Die Antwort verzögerte sich um drei Sekunden, Washington-Mond und zurück. »Mondbasis, kommandierender General.«

»General, schicken Sie jeden Mann auf dem Mond auf die Suche nach Betsy!«

Die durch die Lichtgeschwindigkeit hervorgerufene Verzögerung ließ die Antwort missmutig klingen. »Sir, wissen Sie, wie groß der Mond ist?«

»Das spielt keine Rolle! Betsy Barnes ist dort irgendwo – und deshalb müssen alle nach ihr suchen, bis sie gefunden ist. Sollte sie tot sein, wäre auch Ihr großartiger Pilot tot besser dran!«

»Sir, der Mond hat beinahe fünfzehn Millionen Quadratmeilen. Wenn ich jeden Mann einsetze, den ich habe, müsste jeder über tausend Quadratmeilen absuchen. Ich hatte Betsy meinen besten Piloten gegeben. Ich werde mir keine Drohungen gegen ihn anhören, solange er nicht darauf antworten kann. Von niemandem, Sir! Ich habe es satt, mir von Leuten, die die lunaren Bedingungen nicht kennen, sagen zu lassen, was ich tun soll. Mein Rat, Sir, der Rat, den ich Ihnen als kommandierender General gebe, ist, dass Sie es die Meridian-Raumstation versuchen lassen. Vielleicht können die Leute dort ein Wunder wirken.«

»Nun gut, General!«, lautete die scharfe Antwort. »Mit Ihnen spreche ich später. Meridian-Station! Erstatten Sie Bericht über Ihre Pläne!«

 

Elizabeth Barnes, das blinde Wunderkind am Klavier, war auf einer Konzerttournee auf dem Mond gewesen. Nachdem sie ihr Publikum in Tycho-Basis begeistert hatte, startete sie mit einer Jeep-Rakete nach Farside Hardbase, um unsere einsamen Raketenmänner hinter dem Mond zu unterhalten.

Sie hätte in einer Stunde dort sein sollen. Ihr Pilot war für seine Verlässlichkeit bekannt; Schiffe wie das ihre pendelten täglich ohne Piloten zwischen Tycho und Farside.

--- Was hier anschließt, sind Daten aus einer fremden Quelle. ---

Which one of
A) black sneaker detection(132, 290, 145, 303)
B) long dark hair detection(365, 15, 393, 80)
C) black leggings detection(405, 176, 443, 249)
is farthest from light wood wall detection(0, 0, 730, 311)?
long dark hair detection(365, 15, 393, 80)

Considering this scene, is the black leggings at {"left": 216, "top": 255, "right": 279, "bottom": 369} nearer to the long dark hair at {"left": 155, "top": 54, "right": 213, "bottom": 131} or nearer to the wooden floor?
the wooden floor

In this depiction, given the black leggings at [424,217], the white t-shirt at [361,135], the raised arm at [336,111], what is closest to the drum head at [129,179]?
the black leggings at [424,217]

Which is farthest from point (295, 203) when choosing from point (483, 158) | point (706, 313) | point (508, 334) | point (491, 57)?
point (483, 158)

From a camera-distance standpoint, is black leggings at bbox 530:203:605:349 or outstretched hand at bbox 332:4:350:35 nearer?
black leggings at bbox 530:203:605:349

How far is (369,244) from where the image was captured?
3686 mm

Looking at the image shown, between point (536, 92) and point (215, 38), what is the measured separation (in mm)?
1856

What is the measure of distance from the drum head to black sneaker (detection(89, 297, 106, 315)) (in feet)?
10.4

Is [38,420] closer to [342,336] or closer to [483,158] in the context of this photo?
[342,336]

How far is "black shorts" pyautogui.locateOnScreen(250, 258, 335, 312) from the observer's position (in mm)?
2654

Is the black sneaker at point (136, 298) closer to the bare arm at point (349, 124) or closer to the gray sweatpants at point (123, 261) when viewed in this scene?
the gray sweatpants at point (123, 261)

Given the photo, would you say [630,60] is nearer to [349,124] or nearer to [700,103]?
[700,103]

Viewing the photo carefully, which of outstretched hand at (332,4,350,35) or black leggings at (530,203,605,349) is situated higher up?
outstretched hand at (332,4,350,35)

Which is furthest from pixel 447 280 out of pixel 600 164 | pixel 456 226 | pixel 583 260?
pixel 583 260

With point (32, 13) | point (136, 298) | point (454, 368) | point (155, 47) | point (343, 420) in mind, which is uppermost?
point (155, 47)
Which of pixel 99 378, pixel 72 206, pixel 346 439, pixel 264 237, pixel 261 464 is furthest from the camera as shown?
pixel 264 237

Nach dem Start wich ihr Schiff von dem programmierten Kurs ab. Es verschwand von Tychos Radarschirmen. Es war – irgendwo. Nicht im Raum, denn dann würde es um Hilfe funken, und andere Schiffe, Raumstationen, Bodenstationen würden seinen Ruf auffangen. Es war irgendwo in der Leere Lunas abgestürzt – oder notgelandet.

 

»Hier der Direktor der Meridian-Raumstation.« Die Verzögerung war unmerklich; die Radiowellen brauchten von Washington zu der Raumstation in nicht mehr als zweiundzwanzigtausenddreihundert Meilen Höhe und zurück nur eine Viertelsekunde. »Wir haben die Sender auf der Erdoberfläche zugeschaltet, um den Mond mit unserm Ruf ganz abzudecken. Von Station Newton in der Lagrange-Position aus wird die hintere Seite erreicht. Schiffe von Tycho umkreisen den Rand des Mondes – die Zone, die im Funkschatten von uns und von Newton liegt. Falls wir etwas hören …«

»Ja, ja! Warum suchen Sie nicht mit Radar?«

»Sir, eine Rakete auf der Oberfläche sieht für ein Radargerät genauso aus wie eine Million anderer Gegenstände von der gleichen Größe. Unsere einzige Chance ist, dass wir eine Antwort von ihnen erhalten – wenn sie imstande sind zu antworten. Mit Ultrahochauflösungsradar könnten wir sie in ein paar Monaten finden – aber Anzüge, wie man sie in diesen kleinen Raketen trägt, haben nur für sechs Stunden Luft. Wir beten, dass sie uns hören und antworten.«

»Wenn sie antworten, werden Sie ihnen einen Funkpeilempfänger anhängen, nicht wahr?«

»Nein, Sir.«

»In Gottes Namen, warum nicht?«

»Sir, ein Funkpeilempfänger ist in diesem Fall sinnlos. Er würde uns nur verraten, dass das Signal vom Mond kommt – was uns nicht weiterhilft.«

»Doktor, Sie wollen sagen, selbst wenn Sie Betsy hören, können Sie nicht feststellen, wo sie ist?«

»Wir sind ebenso blind wie sie. Wir hoffen, es wird ihr gelingen, uns zu sich zu führen … wenn sie uns hört.«

»Wie?«

»Mit einem Laser. Einem intensiven, sehr eng gebündelten Lichtstrahl. Sie wird ihn hören …«

»Einen Lichtstrahl hören

»Ja, Sir. Wir werden die Oberfläche wie mit einem Radargerät – das uns nichts zeigen würde – abtasten. Aber wir modulieren den Lichtstrahl, sodass er eine Trägerwelle auf einer Radiofrequenz abgibt, und die wiederum wird zu einer hörbaren Frequenz moduliert – zur Übertragung von Klaviertönen. Wenn Betsy uns hört, werden wir ihr sagen, dass sie die Töne bestimmen soll, während wir den Mond absuchen und sämtliche Tasten des Klaviers durchgehen …«

»All das, während ein kleines Mädchen stirbt?«

Eine neue Stimme mischte sich ein. »Mr. President – halten Sie den Mund!«

»WER WAR DAS?«

»Ich bin Betsys Vater. Man hat mich von Omaha zugeschaltet. Bitte, Mr. President, seien Sie ruhig, und lassen Sie die Leute ihre Arbeit tun! Ich möchte meine Tochter wiederhaben.«

Der Präsident antwortete gepresst: »Ja, Mr. Barnes. Machen Sie weiter, Direktor! Ihnen steht zur Verfügung, was immer Sie brauchen.«

 

In der Meridian-Raumstation wischte sich der Direktor das Gesicht ab.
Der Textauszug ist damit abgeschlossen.